**EXERCICES PROPOSÉS**
a) Reproduisez le passage du texte sur Julien Gracq qui commence par « Grand romancier français » et se poursuit jusqu'à « de notre civilisation. ».
b) Poursuivez la rédaction du texte sur Julien Gracq à partir de l'endroit où il s'arrête.

**TEXTE DE LECTURE**
****

Grand romancier français de la moitié du XXe siècle, Julien Gracq est connu des initiés mais moins des grandes foules. Ami d’Ernst Jünger qui le considère comme le meilleur romancier de son époque, son œuvre est imprégnée par sa lecture des Falaises de marbre, l’expérience de la Seconde Guerre mondiale, mais aussi par sa passion pour Wagner et une certaine mystique de la forêt. Ses romans de l’attente Un balcon en forêt et Le Rivage des Syrtes sont marqués de la pensée de Nietzsche et mettent en scène des héros pris dans l’attente d’une guerre qui ne vient jamais, où la proximité de la mort rend la vie plus exaltante : « Le monde n’est justifié qu’aux dépens éternels de sa sûreté ». Le Rivage peut en outre se comprendre comme une parabole de la chute de notre civilisation.

****

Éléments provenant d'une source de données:
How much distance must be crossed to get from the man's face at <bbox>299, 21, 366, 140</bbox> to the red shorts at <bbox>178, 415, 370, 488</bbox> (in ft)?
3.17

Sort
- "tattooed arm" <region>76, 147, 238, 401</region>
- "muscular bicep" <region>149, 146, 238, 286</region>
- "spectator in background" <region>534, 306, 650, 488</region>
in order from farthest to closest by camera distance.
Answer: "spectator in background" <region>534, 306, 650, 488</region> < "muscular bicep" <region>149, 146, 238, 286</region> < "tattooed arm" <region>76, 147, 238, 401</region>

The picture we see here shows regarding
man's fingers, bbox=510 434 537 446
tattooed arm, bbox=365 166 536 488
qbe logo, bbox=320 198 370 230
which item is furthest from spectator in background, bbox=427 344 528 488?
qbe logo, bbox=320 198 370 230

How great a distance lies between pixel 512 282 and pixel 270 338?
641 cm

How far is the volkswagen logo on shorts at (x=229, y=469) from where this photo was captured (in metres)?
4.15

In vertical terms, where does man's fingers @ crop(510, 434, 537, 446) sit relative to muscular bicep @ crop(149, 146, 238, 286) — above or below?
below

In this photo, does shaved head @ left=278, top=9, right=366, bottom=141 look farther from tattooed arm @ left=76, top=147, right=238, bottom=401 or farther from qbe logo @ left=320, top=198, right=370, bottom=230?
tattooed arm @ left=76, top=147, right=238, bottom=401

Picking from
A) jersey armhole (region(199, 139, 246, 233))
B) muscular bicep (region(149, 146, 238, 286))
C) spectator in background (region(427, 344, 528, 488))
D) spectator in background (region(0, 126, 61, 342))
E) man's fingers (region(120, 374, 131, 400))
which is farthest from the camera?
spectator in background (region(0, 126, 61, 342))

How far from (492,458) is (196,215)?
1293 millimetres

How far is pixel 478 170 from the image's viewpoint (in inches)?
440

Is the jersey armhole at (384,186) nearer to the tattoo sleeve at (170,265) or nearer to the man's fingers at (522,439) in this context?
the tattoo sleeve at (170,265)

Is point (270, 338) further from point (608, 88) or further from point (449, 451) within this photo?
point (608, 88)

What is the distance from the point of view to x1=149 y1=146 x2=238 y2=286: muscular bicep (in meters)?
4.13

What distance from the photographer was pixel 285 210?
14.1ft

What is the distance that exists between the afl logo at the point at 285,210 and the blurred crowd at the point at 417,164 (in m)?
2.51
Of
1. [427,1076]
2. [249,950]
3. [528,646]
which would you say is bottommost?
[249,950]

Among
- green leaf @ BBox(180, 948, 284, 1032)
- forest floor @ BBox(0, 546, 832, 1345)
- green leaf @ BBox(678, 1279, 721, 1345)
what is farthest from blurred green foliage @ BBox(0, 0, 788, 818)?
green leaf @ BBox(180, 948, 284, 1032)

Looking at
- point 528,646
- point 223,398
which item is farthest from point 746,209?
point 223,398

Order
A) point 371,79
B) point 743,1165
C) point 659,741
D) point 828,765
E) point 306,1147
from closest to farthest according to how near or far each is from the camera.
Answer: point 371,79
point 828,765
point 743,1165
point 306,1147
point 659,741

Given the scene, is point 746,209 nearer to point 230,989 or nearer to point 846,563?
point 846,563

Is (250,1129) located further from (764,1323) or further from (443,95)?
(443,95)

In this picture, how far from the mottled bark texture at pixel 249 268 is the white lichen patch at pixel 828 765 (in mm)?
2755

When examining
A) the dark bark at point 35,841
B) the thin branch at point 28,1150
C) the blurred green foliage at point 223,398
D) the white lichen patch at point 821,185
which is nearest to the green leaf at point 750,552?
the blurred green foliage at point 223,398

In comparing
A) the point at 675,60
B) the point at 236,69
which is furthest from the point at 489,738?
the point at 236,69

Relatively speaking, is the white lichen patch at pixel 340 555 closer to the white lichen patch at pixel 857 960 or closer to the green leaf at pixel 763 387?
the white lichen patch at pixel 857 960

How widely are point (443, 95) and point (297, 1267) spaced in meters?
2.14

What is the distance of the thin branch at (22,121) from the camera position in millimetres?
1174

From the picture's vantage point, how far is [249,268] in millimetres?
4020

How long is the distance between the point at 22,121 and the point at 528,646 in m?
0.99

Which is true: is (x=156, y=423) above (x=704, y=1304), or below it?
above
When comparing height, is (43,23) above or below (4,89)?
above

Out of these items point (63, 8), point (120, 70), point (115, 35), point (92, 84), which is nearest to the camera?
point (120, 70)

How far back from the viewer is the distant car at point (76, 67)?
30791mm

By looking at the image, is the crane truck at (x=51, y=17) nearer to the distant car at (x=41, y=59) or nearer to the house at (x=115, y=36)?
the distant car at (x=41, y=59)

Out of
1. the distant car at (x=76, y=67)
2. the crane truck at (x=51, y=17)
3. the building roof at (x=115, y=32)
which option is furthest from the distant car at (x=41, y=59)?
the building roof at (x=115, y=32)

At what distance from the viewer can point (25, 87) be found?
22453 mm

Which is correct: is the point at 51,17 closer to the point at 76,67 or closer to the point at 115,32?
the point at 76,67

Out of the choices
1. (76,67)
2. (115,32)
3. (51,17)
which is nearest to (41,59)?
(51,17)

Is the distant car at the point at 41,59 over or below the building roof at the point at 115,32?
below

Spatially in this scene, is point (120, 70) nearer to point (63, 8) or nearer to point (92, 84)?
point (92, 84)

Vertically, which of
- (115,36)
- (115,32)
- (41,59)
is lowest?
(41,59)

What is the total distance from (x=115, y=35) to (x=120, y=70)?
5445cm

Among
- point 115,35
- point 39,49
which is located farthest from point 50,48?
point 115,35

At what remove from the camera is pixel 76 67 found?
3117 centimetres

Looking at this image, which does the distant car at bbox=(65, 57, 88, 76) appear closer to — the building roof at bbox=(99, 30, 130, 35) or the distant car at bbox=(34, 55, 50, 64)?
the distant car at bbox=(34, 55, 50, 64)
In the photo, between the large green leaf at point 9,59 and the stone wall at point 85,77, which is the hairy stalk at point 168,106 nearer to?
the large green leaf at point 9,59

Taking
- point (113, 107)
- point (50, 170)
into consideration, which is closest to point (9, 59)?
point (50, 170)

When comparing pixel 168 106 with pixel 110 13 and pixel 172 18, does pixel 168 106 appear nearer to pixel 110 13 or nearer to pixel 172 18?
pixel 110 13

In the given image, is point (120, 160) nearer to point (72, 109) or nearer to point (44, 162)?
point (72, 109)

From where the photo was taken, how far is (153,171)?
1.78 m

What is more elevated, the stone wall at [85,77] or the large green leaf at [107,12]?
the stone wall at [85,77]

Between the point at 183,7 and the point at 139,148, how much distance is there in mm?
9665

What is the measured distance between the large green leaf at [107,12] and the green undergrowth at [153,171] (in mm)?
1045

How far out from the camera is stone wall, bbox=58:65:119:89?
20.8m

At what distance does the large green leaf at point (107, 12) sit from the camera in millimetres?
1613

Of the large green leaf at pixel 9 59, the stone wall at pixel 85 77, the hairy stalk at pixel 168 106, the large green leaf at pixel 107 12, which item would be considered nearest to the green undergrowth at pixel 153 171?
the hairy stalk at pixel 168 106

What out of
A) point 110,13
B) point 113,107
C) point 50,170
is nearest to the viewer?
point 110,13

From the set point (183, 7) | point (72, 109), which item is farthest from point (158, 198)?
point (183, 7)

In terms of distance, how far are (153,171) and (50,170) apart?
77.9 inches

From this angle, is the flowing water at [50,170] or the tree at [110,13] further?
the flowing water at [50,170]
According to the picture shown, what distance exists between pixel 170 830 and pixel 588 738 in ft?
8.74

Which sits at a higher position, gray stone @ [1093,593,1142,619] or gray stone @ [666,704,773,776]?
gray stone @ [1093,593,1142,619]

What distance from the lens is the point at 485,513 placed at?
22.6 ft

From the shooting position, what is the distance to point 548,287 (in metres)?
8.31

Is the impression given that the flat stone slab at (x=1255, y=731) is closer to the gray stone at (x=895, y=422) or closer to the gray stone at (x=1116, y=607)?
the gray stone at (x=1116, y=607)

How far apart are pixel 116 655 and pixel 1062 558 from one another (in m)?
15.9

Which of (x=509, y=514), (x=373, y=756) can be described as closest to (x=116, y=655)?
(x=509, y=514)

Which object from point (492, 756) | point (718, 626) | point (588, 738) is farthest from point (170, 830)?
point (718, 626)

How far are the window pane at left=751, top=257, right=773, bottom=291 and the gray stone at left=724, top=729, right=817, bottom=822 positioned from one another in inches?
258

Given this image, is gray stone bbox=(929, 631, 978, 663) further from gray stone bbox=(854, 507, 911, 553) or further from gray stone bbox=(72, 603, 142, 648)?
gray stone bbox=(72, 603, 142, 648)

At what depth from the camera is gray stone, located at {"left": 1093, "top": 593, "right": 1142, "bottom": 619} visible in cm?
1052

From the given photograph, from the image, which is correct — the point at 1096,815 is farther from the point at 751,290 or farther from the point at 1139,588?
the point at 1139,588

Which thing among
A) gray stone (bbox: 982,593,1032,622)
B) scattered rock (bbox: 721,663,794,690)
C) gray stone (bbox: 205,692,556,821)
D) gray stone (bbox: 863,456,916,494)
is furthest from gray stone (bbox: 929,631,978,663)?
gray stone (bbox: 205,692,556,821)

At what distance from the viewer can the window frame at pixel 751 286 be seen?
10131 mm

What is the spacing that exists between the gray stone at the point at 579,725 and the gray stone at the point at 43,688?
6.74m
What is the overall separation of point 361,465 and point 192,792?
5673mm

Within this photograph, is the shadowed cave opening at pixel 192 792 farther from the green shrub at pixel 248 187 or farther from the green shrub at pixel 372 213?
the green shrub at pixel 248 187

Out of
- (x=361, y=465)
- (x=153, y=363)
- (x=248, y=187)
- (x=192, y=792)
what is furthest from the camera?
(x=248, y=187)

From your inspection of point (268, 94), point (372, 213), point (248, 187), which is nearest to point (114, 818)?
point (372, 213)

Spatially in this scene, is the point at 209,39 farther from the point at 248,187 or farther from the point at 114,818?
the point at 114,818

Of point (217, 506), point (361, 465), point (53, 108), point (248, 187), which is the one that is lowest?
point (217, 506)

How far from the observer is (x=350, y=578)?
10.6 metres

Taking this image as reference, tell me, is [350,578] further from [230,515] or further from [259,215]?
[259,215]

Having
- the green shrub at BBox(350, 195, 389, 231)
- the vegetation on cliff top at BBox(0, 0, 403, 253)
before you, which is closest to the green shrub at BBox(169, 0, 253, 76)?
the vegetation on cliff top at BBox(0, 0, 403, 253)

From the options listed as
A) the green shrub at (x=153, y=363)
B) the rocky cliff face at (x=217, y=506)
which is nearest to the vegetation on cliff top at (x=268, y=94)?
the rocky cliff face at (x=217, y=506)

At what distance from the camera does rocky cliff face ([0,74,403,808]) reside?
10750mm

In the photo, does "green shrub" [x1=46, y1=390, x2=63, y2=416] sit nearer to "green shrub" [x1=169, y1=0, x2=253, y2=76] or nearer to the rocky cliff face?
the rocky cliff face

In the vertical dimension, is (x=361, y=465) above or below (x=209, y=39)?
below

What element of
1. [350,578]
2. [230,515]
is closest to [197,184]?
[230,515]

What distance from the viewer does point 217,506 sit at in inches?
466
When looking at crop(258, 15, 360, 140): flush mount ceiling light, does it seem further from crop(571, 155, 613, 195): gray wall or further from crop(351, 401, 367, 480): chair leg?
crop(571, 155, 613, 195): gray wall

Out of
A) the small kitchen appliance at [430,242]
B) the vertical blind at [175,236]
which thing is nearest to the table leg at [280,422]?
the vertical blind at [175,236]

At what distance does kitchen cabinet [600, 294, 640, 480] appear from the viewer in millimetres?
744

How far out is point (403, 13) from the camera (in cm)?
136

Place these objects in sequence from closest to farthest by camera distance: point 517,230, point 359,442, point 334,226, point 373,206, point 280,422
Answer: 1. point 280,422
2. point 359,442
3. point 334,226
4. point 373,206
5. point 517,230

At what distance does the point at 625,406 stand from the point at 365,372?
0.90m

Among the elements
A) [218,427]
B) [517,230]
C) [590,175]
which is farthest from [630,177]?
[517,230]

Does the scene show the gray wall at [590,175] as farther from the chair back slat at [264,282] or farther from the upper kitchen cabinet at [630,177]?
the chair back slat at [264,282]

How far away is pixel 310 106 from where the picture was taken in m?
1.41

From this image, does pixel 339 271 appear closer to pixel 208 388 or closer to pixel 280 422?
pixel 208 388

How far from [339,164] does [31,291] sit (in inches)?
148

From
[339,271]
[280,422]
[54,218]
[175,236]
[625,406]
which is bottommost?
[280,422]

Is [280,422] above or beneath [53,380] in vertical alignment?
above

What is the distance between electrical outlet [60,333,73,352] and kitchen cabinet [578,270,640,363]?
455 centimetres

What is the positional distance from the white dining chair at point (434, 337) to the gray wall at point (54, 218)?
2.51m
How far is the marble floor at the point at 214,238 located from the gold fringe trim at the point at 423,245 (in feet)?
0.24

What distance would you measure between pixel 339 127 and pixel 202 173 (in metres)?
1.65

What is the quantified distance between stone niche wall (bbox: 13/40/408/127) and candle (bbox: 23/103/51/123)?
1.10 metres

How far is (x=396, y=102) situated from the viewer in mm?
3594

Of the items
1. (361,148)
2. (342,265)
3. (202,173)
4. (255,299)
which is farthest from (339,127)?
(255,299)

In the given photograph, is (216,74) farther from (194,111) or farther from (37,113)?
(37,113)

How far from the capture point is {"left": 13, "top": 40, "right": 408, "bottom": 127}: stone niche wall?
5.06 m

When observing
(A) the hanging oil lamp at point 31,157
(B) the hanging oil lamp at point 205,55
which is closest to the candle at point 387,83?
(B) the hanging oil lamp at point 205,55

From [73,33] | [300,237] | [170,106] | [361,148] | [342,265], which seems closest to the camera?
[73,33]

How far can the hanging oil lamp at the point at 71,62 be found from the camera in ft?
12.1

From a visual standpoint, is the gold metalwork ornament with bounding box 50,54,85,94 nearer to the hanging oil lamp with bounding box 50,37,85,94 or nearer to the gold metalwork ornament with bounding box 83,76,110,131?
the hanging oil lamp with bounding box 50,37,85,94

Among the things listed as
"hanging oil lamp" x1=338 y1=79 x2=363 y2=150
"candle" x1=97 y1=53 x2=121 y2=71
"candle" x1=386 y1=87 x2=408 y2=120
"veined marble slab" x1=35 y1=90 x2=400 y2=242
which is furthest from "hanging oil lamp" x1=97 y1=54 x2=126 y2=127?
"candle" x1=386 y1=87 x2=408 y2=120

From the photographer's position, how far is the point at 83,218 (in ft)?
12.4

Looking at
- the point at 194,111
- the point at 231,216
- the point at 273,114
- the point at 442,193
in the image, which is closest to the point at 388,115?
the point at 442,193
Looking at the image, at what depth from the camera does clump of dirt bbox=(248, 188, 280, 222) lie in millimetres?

****

**RÉSULTATS PAR EXERCICE**
a)
Grand romancier français de la moitié du XXe siècle, Julien Gracq est connu des initiés mais moins des grandes foules. Ami d’Ernst Jünger qui le considère comme le meilleur romancier de son époque, son œuvre est imprégnée par sa lecture des Falaises de marbre, l’expérience de la Seconde Guerre mondiale, mais aussi par sa passion pour Wagner et une certaine mystique de la forêt. Ses romans de l’attente Un balcon en forêt et Le Rivage des Syrtes sont marqués de la pensée de Nietzsche et mettent en scène des héros pris dans l’attente d’une guerre qui ne vient jamais, où la proximité de la mort rend la vie plus exaltante : « Le monde n’est justifié qu’aux dépens éternels de sa sûreté ». Le Rivage peut en outre se comprendre comme une parabole de la chute de notre civilisation.

b)
Julien Gracq, de son vrai nom Louis Poirier, est né en 1910 dans le Maine-et-Loire. Méconnu du grand public, il est l’un des derniers grands écrivains français, publié de son vivant dans la Pléiade. Professeur de géographie, normalien et agrégé, il a écrit entre la fin des années 30 et les années 50 quatre romans de fiction (ce qui est peu) et une pièce de théâtre, avant de se concentrer sur des écrits plus biographiques, notamment sur son expérience de la guerre, ou des descriptions de lieux mêlant poésie en prose et réflexions géographiques, ainsi que des écrits de critique littéraire. Il fut membre du parti communiste durant les années de 1936 à 1939, le quittant à la suite du pacte germano-soviétique. Mobilisé durant la 2nde guerre mondiale dans l’infanterie, il est fait prisonnier à Dunkerque avant d’être rapidement libéré par les Allemands pour raisons de santé. Il restera toujours marqué par l’expérience de la drôle de guerre qui se retrouve dans deux de ses romans (Le Rivage des Syrtes et Un balcon en forêt) qui sont des romans de l’attente, où le héros attend la bataille durant tout le récit. C’est en décembre 1943 qu’il découvre Sur les falaises de marbre d’Ernst Jünger qu’il dévore d’une traite. Ce court roman a infusé tous les récits de fiction de Gracq, notamment son chef d’œuvre Le Rivage des Syrtes. Il devint ami de Jünger qui le considérait comme le meilleur romancier de son époque. Gracq fut fasciné en outre par l’œuvre de Richard Wagner, en particulier son opéra Parsifal qui a inspiré son premier roman et sa pièce de théâtre.
Nous allons plus nous concentrer ici sur son œuvre de fiction, qui fait écho à certaines de nos préoccupations et à nos sensibilités. Cette œuvre de fiction se compose de quatre romans, un recueil de nouvelles et une pièce de théâtre dont la trame est directement tirée du Parsifal de Wagner. En particulier, nous allons parler de son chef d’œuvre, Le Rivage des Syrtes. Mais d’abord, il est important de comprendre son rapport à la littérature.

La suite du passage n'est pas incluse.